還欠磨練……浥雨輕寒這是什麼意思?這是貶低自己一無是處嗎?
我一定……一定在這次比賽一鳴驚人,讓瞧不起我的浥雨輕寒後悔難堪。我要證明,皇族又如何?他們又不是神,只是一個名頭而已。我一定會打敗貴族旗幟!
澹台伸著手,只是目光里泛著漣漪,詭異流轉,舉棋不定。這眼神中清眸之中的銳利之色一閃而過。
一葉知秋微微一怔之後,回身順著那詭異的表情而去,淺淺金色光暈流轉的眉饒有興趣的揚起。
這人……心情起伏很大啊~
有意思~
一葉知秋那唇瓣緩緩輕揚而起,露出點似笑非笑的痕跡,極為妖嬈的面容,瞬間釋放出灼灼風華,卻是稍縱即逝。
「你好啊,見到新成員,人家可是好高興哦~」一葉知秋眯著桃花眼,向澹台遞去一個嬌媚的眼波。
澹台立馬感到了全身肌肉細胞都在瘋狂叫囂著,身上起的雞皮疙瘩碎了一地。
天啊,世界上怎麼會有這樣的人,他貌似有些明白了為什麼剛才見到他時,隊長百里冰泓臉上都是深深地恐懼了。
百里冰泓眸光有些深沉,墨色如淵,他操著磁性的嗓音,淡淡的說著︰「好了,一葉知秋,這一次比賽有些突然。我參加這個比賽也並不全是因為獎品而已。」
「哦?那小泓泓是指?」一葉知秋妖嬈的紅色身影又向百里冰泓貼去,「刷——」一把白色羽扇唰地閉合,百里冰泓伸起羽扇頂著他的額頭,防止他的騷包的身軀在向自己貼近。
「唉呀,小泓泓你這是在干什麼啊~這樣排斥人家,人家好難過啊~」一葉知秋用手指夾住他的扇柄,挪到一旁,嘴角勾起大大的笑意,一張陰柔的桃花臉春光燦爛,笑得邪肆萬分,提步走到正前方的圓桌上,慢悠悠的給自己倒上一杯茶,享受般的抿上一口,好茶。

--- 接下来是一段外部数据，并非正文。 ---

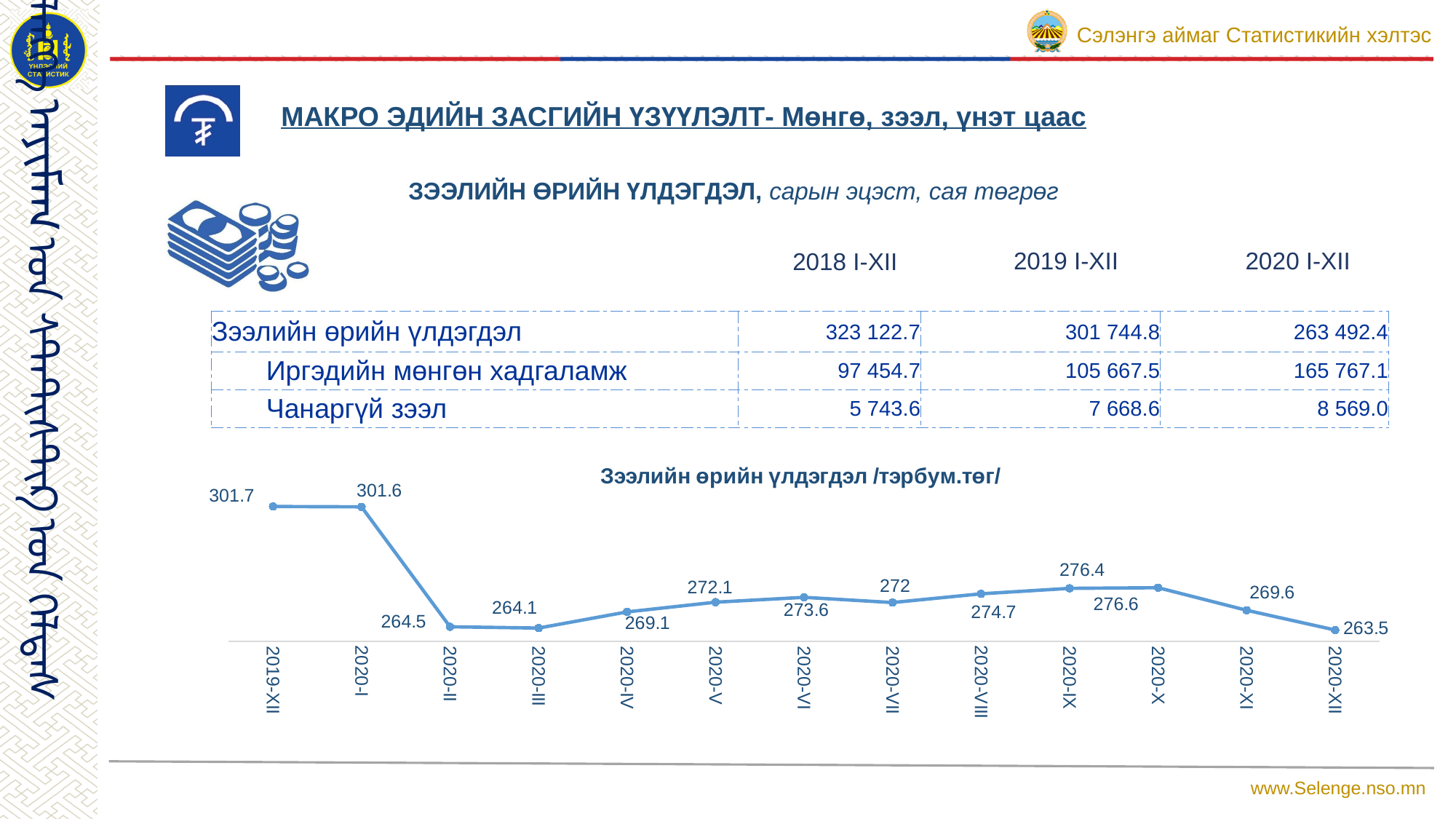
Which period has the highest value? 2019-XII Do the values rise or fall from 2020-X to 2020-XII? fall What is the difference between the values for 2020-I and 2020-II? 37.1 What is the title of the chart? Зээлийн өрийн үлдэгдэл /тэрбум.төг/ What is the value for 2020-XII? 263.5 What type of chart is shown on the slide? line chart What is the value for 2020-X? 276.6 Which period has the lowest value? 2020-XII How many data points are plotted on the chart? 13 Which is larger, the value for 2020-IX or the value for 2020-XI? 2020-IX What is the value for 2019-XII? 301.7 What is the value for 2020-II? 264.5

「如今朝堂之上國王懦弱無比,朝政全被竹葉青把持,而這幾年竹葉青又打擊了大部分的貴族勢力,我看他的目的……」百里冰泓眸色閃現出了一絲銳光,「很有可能就是把皇位取而代之。我怕這影響到在朝為官的父親,而這一次比賽,我想通過我的努力為父親贏得威信。」
「怎麼可能!」突然出現了一到過分驚訝的聲音將眾人的目光吸引去,澹台垂眸,腳步頓住,也察覺到了自己的不對勁的神情,在看向眾人的疑惑目光之後,他努力做到臉色平淡,皺起眉,那墨黑的瞳孔之中猶如水痕微瀾,「對不起,我只是很驚訝,現在竹葉青大人位高權重,隊長你說現在朝堂之上權利分布是怎樣的?」
「當然是竹葉青一家獨大,全部朝臣的權利加起來,也不敵竹葉青的十分之一,而那皇權也早已經就被瓜分,所謂的名存實亡!」百里冰泓優雅淡然的面色,都微微涌出糾結之色。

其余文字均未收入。